APA-Tunis (Tunisia) A memorandum of understanding between Tunisia and the European Union over the fate of migrants hoping to reach Europe has come under sharp criticism from human rights watchdog Amnesty International on Monday.
Under the MoU, the EU has among other things agreed to give Tunisia financial and technical support to deter Europe-bound migration by mostly black African migrants.
Amnesty International’s Advocacy Director at the organization’s European Institutions Office, Eve Geddie described the agreement as “ill-judged agreement” coming against the backdrop of mounting evidence of serious human rights abuses by the Tunisian authorities.
The AI official said it ”will result in a dangerous expansion of already failed migration policies and signals EU acceptance of increasingly repressive behaviour by Tunisia’s president and government”.

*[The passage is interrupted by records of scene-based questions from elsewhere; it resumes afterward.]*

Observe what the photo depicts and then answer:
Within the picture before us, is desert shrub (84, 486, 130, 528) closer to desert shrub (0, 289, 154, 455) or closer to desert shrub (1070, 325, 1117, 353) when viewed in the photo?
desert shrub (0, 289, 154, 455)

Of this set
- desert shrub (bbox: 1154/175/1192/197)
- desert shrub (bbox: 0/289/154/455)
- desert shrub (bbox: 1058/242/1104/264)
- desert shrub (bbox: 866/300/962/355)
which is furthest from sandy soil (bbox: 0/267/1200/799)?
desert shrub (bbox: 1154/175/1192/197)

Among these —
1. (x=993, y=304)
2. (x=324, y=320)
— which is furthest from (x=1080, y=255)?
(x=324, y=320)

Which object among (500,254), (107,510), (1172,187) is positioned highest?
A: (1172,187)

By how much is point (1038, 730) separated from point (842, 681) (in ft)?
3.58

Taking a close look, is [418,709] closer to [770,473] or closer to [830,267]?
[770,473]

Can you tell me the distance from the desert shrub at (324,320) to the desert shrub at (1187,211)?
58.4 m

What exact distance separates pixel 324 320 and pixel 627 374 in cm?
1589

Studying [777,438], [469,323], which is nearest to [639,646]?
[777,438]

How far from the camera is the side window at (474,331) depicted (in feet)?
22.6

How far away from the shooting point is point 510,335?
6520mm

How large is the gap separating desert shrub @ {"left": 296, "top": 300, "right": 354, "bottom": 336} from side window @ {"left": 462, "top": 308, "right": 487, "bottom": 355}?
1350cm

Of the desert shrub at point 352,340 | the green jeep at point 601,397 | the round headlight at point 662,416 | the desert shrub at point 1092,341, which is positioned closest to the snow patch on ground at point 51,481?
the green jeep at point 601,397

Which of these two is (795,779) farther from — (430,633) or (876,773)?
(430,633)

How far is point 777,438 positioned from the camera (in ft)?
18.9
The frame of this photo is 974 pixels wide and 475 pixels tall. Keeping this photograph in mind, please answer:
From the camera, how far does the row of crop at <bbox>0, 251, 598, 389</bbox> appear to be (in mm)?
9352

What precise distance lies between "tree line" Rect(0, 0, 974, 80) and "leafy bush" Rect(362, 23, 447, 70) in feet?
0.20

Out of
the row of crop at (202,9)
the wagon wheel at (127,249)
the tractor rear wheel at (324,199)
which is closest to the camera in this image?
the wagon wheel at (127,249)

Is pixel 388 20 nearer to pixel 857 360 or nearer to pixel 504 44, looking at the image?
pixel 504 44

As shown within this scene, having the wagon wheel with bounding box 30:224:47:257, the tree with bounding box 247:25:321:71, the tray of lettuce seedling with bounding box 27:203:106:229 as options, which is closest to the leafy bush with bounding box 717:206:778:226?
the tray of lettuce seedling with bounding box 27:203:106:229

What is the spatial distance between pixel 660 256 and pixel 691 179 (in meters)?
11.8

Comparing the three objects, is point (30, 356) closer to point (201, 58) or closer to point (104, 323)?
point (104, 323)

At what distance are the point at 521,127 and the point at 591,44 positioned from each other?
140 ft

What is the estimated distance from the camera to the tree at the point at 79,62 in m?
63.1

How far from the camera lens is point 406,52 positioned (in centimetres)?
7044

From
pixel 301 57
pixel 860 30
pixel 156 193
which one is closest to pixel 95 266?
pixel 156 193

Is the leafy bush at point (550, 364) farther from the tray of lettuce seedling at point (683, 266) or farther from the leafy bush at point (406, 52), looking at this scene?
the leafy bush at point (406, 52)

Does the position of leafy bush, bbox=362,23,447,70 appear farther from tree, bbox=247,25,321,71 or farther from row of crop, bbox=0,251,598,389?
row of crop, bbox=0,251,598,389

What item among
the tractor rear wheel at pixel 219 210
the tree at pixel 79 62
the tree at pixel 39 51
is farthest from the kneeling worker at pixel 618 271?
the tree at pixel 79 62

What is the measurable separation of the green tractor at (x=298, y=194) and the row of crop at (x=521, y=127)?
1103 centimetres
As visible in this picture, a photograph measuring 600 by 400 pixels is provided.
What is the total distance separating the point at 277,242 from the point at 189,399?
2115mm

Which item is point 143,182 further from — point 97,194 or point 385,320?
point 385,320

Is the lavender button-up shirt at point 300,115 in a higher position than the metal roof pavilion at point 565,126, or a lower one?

Geddie added: “Coming against a backdrop of escalating violence and abuses against sub-Saharan African migrants by Tunisian authorities, the decision shows no lessons have been learned from previous similar agreements. This makes the European Union complicit in the suffering that will inevitably result”.
The AI official claimed that at the time the accord was being prepared, hundreds of people including children are stranded at Tunisia’s desert borders, initially without water, food or shelter.
“By focusing their policies and funding on containment and on outsourcing of border control rather than ensuring safe and legal routes for those trying to cross borders safely, EU leaders are once again embarking on failed policies that are based on callous disregard for basic human rights standards” Geddie added.